Experimental and Nonlinear Finite Element Analysis of Double Skin Beam-Column Joints

The Double Skin Composite (DSC) or Steel-Concrete-Steel (SCS) elements (beams, slabs and columns) have been subjected to intensive studies during the last three decades. Member beam, column and slab have been studied under monotonic, cyclic and fatigue loading, and there are also a few studies on impact loading to assess the structural response of such constructions.
Validating connectivity between the DSC beam and DSC columns is behind the usage of such constructional systems since all the present studies focus on individual members. The main objective of this thesis was to introduce the Double Skin Composite (DSC) beam-column joint as a new structural element. Experimental investigation and Nonlinear Finite Element Modelling (FEM) of the structural behaviour of the DSC joint subjected to monotonic and quasi-static loading was introduced.
Five DSC joints have been tested to assess the efficiency of the DSC beam-column joint in its basic design and to identify the most efficient strengthening method. Further, six DSC beam-column joints were tested to study the effect of steel fibre (SF) and the effect of high-strength concrete (HSC) on the behaviour of the joint under monotonic loading and under cyclic loading.
The general FE Package ABAQUS 6.10 was used to model the nonlinear behaviour of the DSC joint. The Concrete Damage Plasticity Model (CDPM) was used to model the concrete in tension and compression, and the steel elements of the composite were modelled using the elastic-plastic model. The model was validated against the experimental result and showed good agreement in predicting the maximum load and the general behaviour with a deviation of 10% or less.
The examined strengthening methods showed improvement in the ultimate load capacity of between 517% and 871%. SFC and HSC provided the best performance in increasing the ultimate load and moving the location of the plastic hinge away from the face of the column.

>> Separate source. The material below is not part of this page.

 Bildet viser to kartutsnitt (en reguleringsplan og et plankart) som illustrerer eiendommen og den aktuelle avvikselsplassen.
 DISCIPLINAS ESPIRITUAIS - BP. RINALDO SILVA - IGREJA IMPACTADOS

The validated FE model was used to conduct a parametric study to investigate the effect of the concrete compressive strength, shear stud connector spacing to steel plate thickness ratio, and the stud diameter to steel plate thickness ratio. The parametric study findings were in good agreement with experimental observations such as that the concrete compressive strength had a significant effect on the joint shear resistance and ultimate load.